## [KUTIPAN]
>>>
Hadis di atas dikeluarkan oleh Ahmad (Musnad Al Muktsirin: 9108) dengan redaksi:
أخْرَجَ أَحْمَدُ وَبِإِسْنَادِهِ عَنِ النَّبِيِّ صَلَّى اللهُ عَلَيْهِ وَسَلَّمَ وَعَنْ يُونُسَ عَنِ الْحَسَنِ عَنِ النَّبِيِّ صَلَّى اللهُ عَلَيْهِ وَسَلَّمَ قَالَ إِذَا سَمِعَ أَحَدُكُمُ الاَذَانَ وَالاِنَاءُ عَلَى يَدِهِ فَلاَ يَدَعْهُ حَتَّى يَقْضِيَ مِنْهُ
“Dari al Hasan, Nabi saw, bersabda: Apabila seorang di antara kalian mendengar suara adzan Subuh sedangkan gelas ada di tangannya, maka janganlah ia meletakkannya sampai ia menyelesaikan hajatnya (meminumnya)”.
<<<
## [CATATAN HASIL EKSTRAKSI]
>>>
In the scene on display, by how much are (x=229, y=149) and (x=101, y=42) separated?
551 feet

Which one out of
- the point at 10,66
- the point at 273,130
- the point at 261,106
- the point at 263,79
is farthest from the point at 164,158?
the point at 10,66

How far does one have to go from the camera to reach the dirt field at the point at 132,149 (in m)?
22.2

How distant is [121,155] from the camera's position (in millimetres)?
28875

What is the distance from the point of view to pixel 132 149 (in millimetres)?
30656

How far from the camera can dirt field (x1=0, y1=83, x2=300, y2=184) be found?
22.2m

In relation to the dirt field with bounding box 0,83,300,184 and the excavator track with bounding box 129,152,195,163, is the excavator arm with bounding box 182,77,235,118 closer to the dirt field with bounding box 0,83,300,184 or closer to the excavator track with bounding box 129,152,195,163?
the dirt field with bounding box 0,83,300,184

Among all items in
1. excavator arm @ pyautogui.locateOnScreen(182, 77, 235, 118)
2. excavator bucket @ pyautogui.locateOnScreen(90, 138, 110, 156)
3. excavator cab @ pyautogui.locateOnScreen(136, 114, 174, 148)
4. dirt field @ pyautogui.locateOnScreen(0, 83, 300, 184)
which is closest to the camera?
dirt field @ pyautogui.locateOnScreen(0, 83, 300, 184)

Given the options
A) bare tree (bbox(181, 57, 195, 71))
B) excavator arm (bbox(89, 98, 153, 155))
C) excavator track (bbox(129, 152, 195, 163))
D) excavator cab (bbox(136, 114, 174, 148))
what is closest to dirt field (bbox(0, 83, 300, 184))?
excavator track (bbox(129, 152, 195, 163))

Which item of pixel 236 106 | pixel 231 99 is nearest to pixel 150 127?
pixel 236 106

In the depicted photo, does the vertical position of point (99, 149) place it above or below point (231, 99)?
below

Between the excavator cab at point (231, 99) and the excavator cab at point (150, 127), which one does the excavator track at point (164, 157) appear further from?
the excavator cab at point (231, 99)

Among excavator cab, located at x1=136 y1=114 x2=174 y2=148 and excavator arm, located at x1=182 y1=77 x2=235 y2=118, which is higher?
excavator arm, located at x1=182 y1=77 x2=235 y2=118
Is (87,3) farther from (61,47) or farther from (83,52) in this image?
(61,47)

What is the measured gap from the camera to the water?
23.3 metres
<<<
## [TUGAS ANDA]
**A)** Tuliskan ulang kata demi kata seluruh kutipan di atas tentang hadis mendengar adzan ketika gelas masih di tangan.
**B)** Kembalikan setiap baris catatan di atas yang memuat kata "Among".

## [HASIL TUGAS]
**A)**
Hadis di atas dikeluarkan oleh Ahmad (Musnad Al Muktsirin: 9108) dengan redaksi:
أخْرَجَ أَحْمَدُ وَبِإِسْنَادِهِ عَنِ النَّبِيِّ صَلَّى اللهُ عَلَيْهِ وَسَلَّمَ وَعَنْ يُونُسَ عَنِ الْحَسَنِ عَنِ النَّبِيِّ صَلَّى اللهُ عَلَيْهِ وَسَلَّمَ قَالَ إِذَا سَمِعَ أَحَدُكُمُ الاَذَانَ وَالاِنَاءُ عَلَى يَدِهِ فَلاَ يَدَعْهُ حَتَّى يَقْضِيَ مِنْهُ
“Dari al Hasan, Nabi saw, bersabda: Apabila seorang di antara kalian mendengar suara adzan Subuh sedangkan gelas ada di tangannya, maka janganlah ia meletakkannya sampai ia menyelesaikan hajatnya (meminumnya)”.

**B)**
Among all items in
Among excavator cab, located at x1=136 y1=114 x2=174 y2=148 and excavator arm, located at x1=182 y1=77 x2=235 y2=118, which is higher?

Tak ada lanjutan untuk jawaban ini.